Divided Skies
Albert Oehlen, Alvaro Urbano, Aura Rosenberg, Deshaun Price, Gerhard Richter, Isa Genzken, Kasia Fudakowski, Miriam Cahn, Monika Bear, Norbert Schwontkowski, Seung-taek Lee, Sigmar Polke, Simon Fujiwara, Tamina Amadyar, Tony Just, Young-jun Tak
4 November–6 January, 2024

Divided Skies. Selections from the Stavros Efremidis Art Collection is the first public exhibition of works selected from one of the most dynamic collections of international contemporary art. As part of a broader effort to promote and foster exchange between two of the most vibrant centers of the contemporary art world - Berlin and Seoul - the newly established Korean branch of Efremidis Gallery offers a rare glimpse into the private collection of one of its co-founders, the Berlin-based entrepreneur Stavros Efremidis. The hope of this presentation is that some of these works might spark new thoughts and conversations in Seoul with the with the same success that they have been a source of “life and energy” to Efremidis’ life and business.
Guest curated by art critic and art historian Gregor Quack, a specialist in German contemporary and postwar art, the exhibition represents only a fraction of the collection’s much larger holdings. While the collection has now broadened its focus to include younger and more international art, it has undeniably formed around a core and intellectual star- ting point in German post-war art, and includes key works by some of the protagonists of that period, whose attitudes and work have since become a major influence on contemporary artists around the world - including Gerhard Richter, Albert Oehlen, Isa Genzken, and many others. Divided Skies presents a small selection of these works, juxtaposing them with more recent additions and works by younger artists with some connection to Berlin, including Kasia Fuda- kowski, Tony Just, Young-jun Tak, Alvaro Urbano, and many others.
One of the reasons that German postwar art regained an unlikely international prominence from the 1960s onward may have been that the relatively small (West) German art world nevertheless allowed for an immense variety of artistic attitudes and styles-a variety that is evident even when comparing the works in this exhibition. Seemingly free from any overarching political directive or dominant style, many artists were able to focus on their unique and highly individual approaches to the world rather than on a collective goal. One reason for this was undoubtedly many artists’ newfound interest in international art movements. But another reason why postwar German artists never seemed to seek a single political mission is that, given the country’s recent history and its current division into East and West Germany, they knew that any exploration of individualism would have profound historical significance, whether they wanted it to or not.

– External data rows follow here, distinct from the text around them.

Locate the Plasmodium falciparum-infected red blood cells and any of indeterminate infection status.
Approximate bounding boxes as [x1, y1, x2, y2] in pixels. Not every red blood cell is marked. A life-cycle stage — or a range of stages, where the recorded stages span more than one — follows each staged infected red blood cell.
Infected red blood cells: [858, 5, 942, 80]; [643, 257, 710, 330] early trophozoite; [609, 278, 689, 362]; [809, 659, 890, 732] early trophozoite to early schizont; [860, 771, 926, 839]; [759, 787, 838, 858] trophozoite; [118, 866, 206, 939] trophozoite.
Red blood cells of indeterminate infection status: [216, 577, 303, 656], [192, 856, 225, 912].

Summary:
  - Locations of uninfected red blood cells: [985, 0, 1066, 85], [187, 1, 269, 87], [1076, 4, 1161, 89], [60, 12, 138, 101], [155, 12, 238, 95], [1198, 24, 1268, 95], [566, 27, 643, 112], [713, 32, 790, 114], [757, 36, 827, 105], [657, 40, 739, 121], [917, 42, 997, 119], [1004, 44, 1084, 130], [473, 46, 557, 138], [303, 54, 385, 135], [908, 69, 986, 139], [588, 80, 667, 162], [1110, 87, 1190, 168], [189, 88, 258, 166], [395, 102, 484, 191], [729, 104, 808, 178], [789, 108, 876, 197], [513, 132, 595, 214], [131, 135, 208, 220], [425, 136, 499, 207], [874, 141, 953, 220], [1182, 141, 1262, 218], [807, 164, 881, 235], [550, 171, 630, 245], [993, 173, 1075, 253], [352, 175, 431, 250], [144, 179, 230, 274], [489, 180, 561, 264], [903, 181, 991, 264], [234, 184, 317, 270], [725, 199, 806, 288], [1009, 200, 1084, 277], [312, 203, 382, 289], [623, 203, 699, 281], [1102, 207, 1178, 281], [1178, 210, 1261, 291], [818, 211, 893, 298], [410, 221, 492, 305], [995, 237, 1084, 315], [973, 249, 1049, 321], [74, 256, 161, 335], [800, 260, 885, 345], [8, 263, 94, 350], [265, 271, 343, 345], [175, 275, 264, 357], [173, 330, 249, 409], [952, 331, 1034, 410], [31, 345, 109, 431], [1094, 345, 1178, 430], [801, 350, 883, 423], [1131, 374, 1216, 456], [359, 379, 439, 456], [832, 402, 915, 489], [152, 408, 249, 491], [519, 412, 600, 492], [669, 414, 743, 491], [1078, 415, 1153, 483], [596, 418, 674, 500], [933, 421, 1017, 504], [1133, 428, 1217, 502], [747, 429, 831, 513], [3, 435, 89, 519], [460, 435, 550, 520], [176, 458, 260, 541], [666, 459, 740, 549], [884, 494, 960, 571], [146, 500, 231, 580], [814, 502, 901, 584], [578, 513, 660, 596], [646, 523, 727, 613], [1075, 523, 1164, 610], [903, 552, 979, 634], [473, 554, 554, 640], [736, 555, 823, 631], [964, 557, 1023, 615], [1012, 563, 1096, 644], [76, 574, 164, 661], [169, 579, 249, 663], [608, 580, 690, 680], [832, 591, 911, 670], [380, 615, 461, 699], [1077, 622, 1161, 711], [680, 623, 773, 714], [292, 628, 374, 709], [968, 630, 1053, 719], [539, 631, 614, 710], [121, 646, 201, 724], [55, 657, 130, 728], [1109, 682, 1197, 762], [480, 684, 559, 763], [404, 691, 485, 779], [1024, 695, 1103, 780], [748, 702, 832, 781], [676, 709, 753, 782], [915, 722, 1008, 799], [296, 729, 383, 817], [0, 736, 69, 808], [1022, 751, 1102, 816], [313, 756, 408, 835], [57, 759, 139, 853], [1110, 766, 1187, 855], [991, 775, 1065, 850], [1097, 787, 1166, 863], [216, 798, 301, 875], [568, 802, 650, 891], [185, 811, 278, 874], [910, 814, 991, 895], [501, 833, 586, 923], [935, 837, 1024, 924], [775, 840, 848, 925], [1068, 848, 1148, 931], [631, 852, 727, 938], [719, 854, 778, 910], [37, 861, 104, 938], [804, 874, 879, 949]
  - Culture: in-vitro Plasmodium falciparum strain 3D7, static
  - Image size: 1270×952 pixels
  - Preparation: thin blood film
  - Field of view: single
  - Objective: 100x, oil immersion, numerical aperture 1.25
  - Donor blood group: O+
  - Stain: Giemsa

Since the reunification of Germany in 1989, the city of Berlin has undoubtedly (re)emerged as a center of international art production. Interestingly, one of the reasons why the city was able to reemerge as a magnet for young artists
and creatives was that the gaps and vacuums left by decades of division provided enough space to once again exist seemingly free of a single dominant ideology or stylistic doctrine. The show’s title, Divided Skies, evokes this history of division and reunification by quoting a well-known literary work by East German author Christa Wolf about the human consequences of political division. Like the book, however, the exhibition is not simply about politics or history. Instead, the many and varied works gathered here each find a way to think about duality, distinction, boundaries, and their transgressions as a fundamental way in which humans tend to structure almost all aspects of life. Each work
in the exhibition deals with distinction or doubling, and each suggests a desire to either reinforce or transcend such divisions-from East/West and male/female, from reality/simulation to friend/enemy, from freedom/limitation to life/ death. As the famous German sociologist Niklas Luhmann argued in the 1970s, distinctions are neither good nor bad, but simply an inevitable fact of human self-organization: “Draw a distinction, otherwise nothing will happen at all.” What matters is how closely we, as individuals, chose to adhere to them.
By juxtaposing artists from different generations, Divided Skies aims to pick up the threads that unite them. Works by some of the most internationally recognized names in contemporary art are shown alongside works by emerging artists whose work has been the focus of the collection’s recent forays and explorations. In this way, Divided Skies engages in its own crossing of separate spheres—between different cultural spheres and between different
generations of cultural and artistic expression.